Both the woodman narrator and the general anti-modernism of the final scene relate the pageant to two others performed in the local area. Written by E.M. Forster, the Abinger Pageant (1934) and England’s Pleasant Land (1938) both struck the same note of antipathy towards the England of the motor car and the ribbon housing development, which threatened to blot out England’s history as much as its countryside. The latter, in particular, contained strikingly similar scenes. In tragic irony, one of the players—Chaffney Elizabeth Gallager—was killed by a motorcar whilst cycling to the last performance of the pageant.[7] 

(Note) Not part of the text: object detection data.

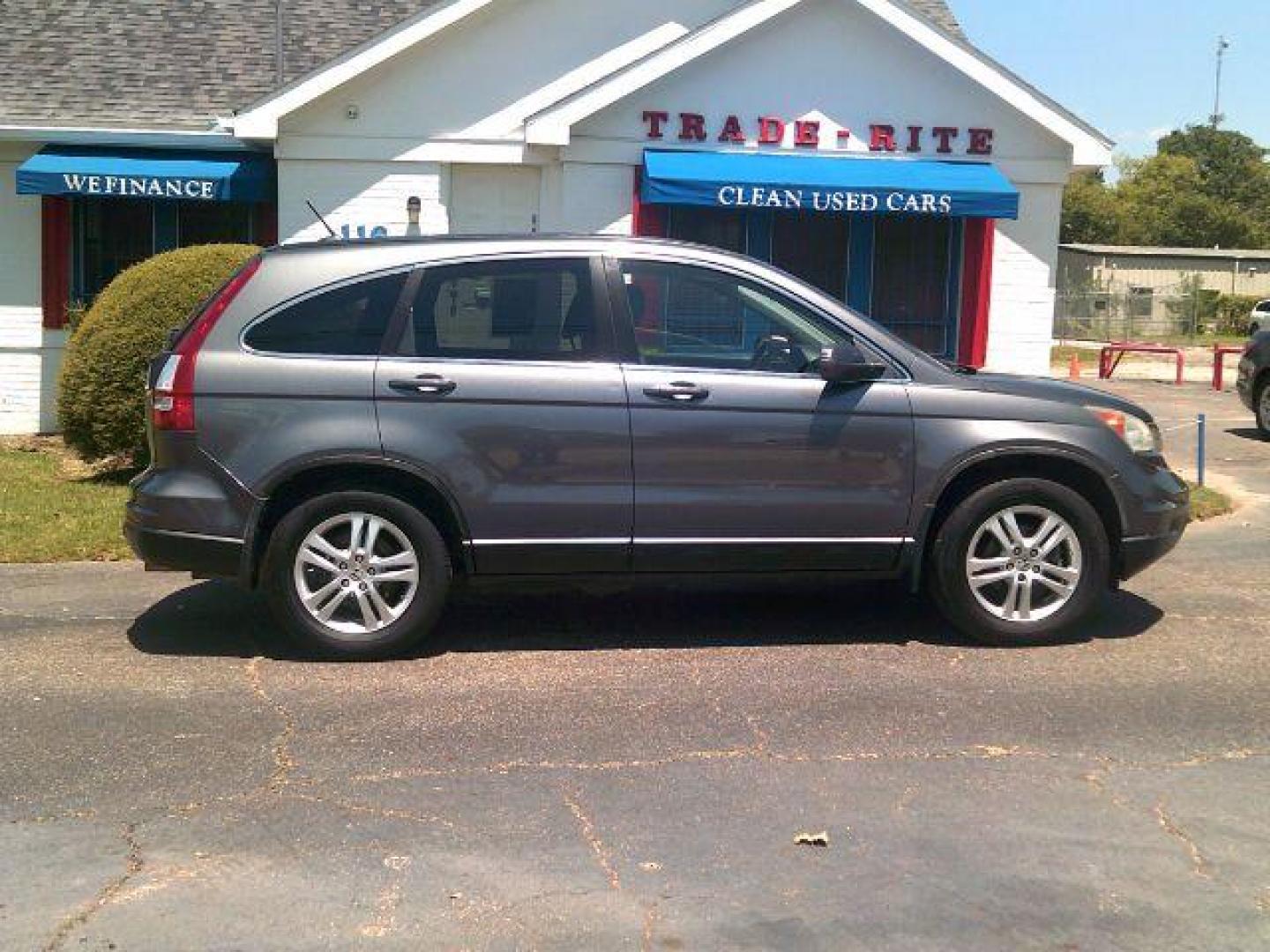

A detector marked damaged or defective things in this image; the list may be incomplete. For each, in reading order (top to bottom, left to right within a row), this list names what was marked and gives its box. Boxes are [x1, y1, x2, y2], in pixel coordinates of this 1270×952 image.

crack in asphalt [41, 822, 143, 949]
crack in asphalt [566, 786, 624, 893]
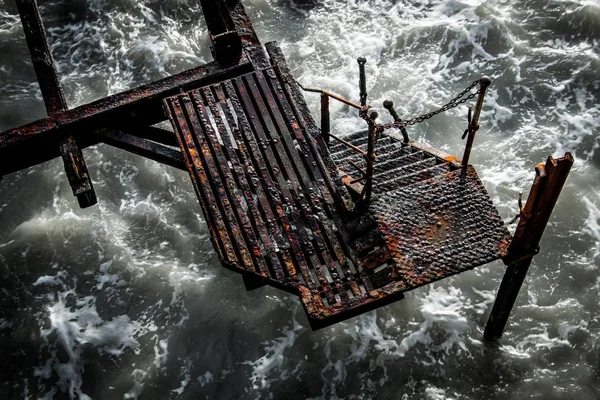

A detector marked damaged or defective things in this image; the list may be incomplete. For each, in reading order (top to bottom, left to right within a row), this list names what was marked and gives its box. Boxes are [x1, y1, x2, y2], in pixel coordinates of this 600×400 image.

corroded metal platform [163, 58, 510, 328]
rusted chain link [360, 79, 482, 133]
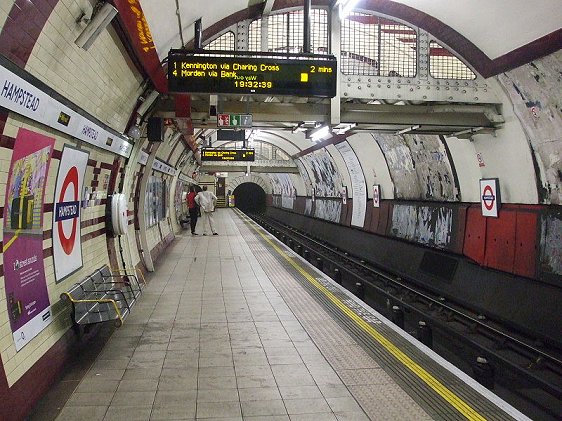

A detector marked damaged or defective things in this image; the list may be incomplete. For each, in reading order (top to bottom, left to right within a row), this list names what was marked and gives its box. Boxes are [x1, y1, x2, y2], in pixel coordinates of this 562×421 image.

peeling wall paint [496, 50, 560, 204]
peeling wall paint [372, 134, 456, 201]
peeling wall paint [392, 204, 452, 249]
peeling wall paint [540, 210, 560, 276]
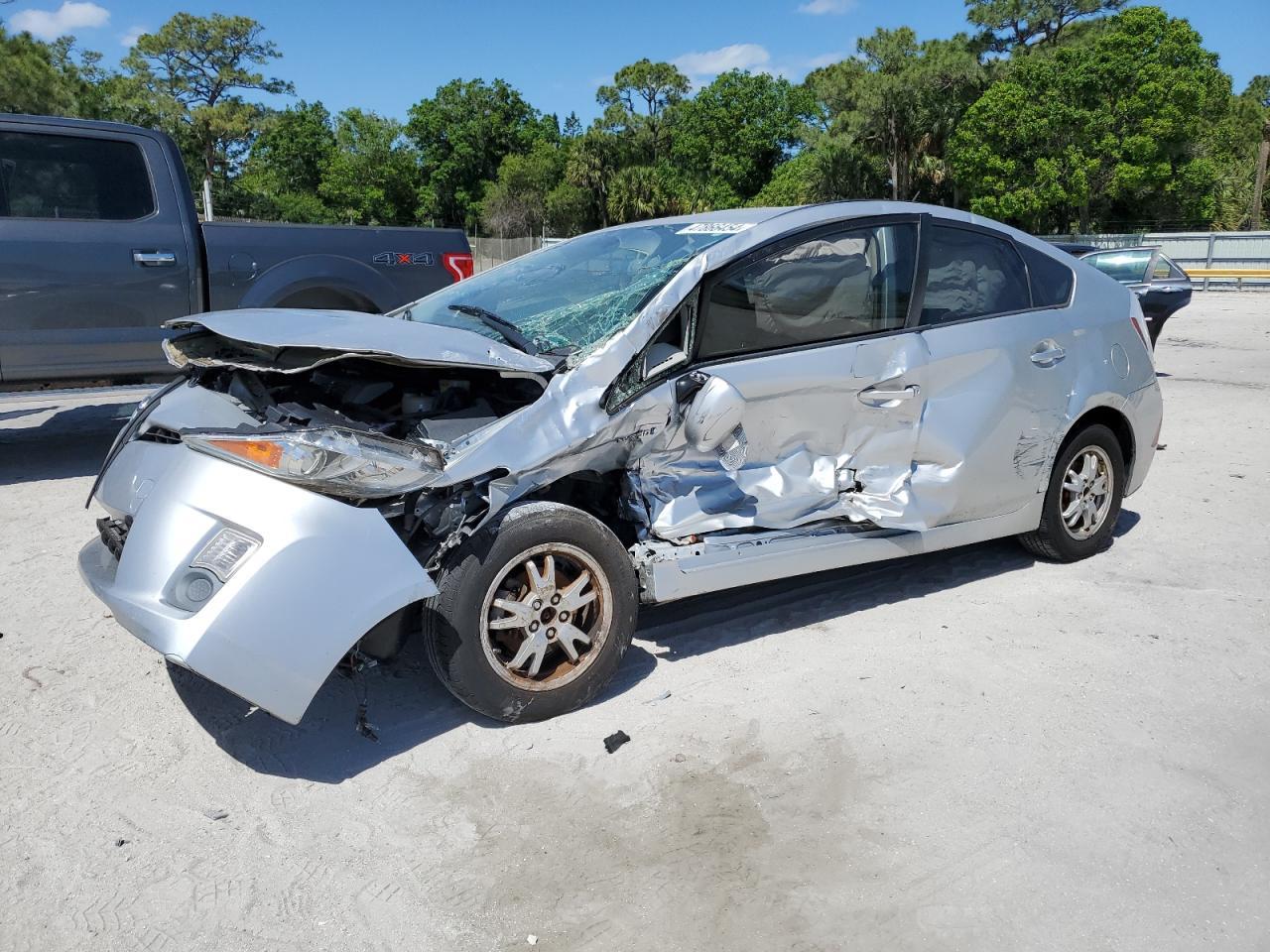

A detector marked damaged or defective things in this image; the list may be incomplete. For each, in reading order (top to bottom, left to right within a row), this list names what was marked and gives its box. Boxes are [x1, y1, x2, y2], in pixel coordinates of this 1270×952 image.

crumpled hood [163, 309, 556, 375]
shattered windshield [395, 225, 734, 359]
severely damaged prius [79, 200, 1159, 722]
rusted wheel rim [1064, 444, 1111, 539]
broken bumper [79, 438, 439, 722]
damaged front wheel [425, 502, 639, 718]
rusted wheel rim [478, 543, 611, 690]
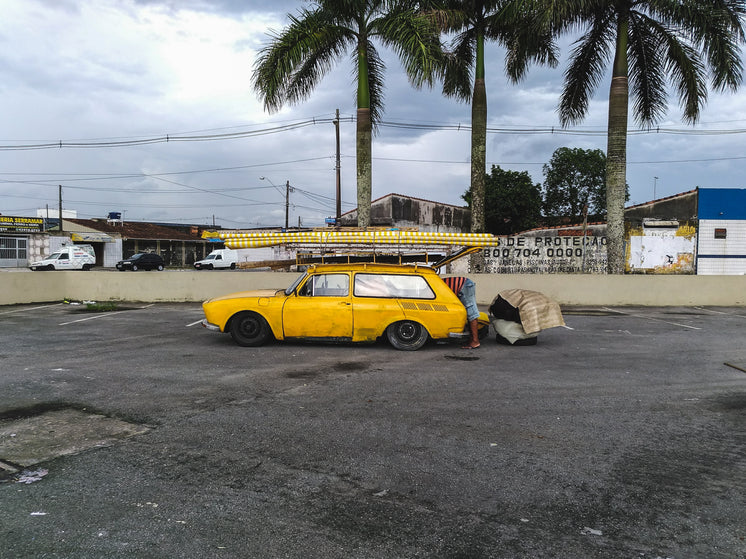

Despite this tragedy, the Pageant of Surrey was a great success, raising over £1000 for local hospitals.8 It also helped to launch Ede as a Pageant Master, who went on to direct the Bradford Centenary Pageant (1947), the Pageant of Boston (1951), and the Pageant of Guildford (1957).

Footnotes

1. ^ Surrey Mirror, 9 July 1937, 4.
2. ^ Surrey Mirror, 18 June 1937, 10.
3. ^ The Era, 8 July 1937, 2.
4. ^ The Stage, 8 July 1937, 6.
5. ^ Ibid.
6. ^ The Times, 5 July 1937, 12.
7. ^ Yorkshire Evening Post, 15 July 1937, 15.
8. ^ Surrey Advertiser, 7 September 1940, 2.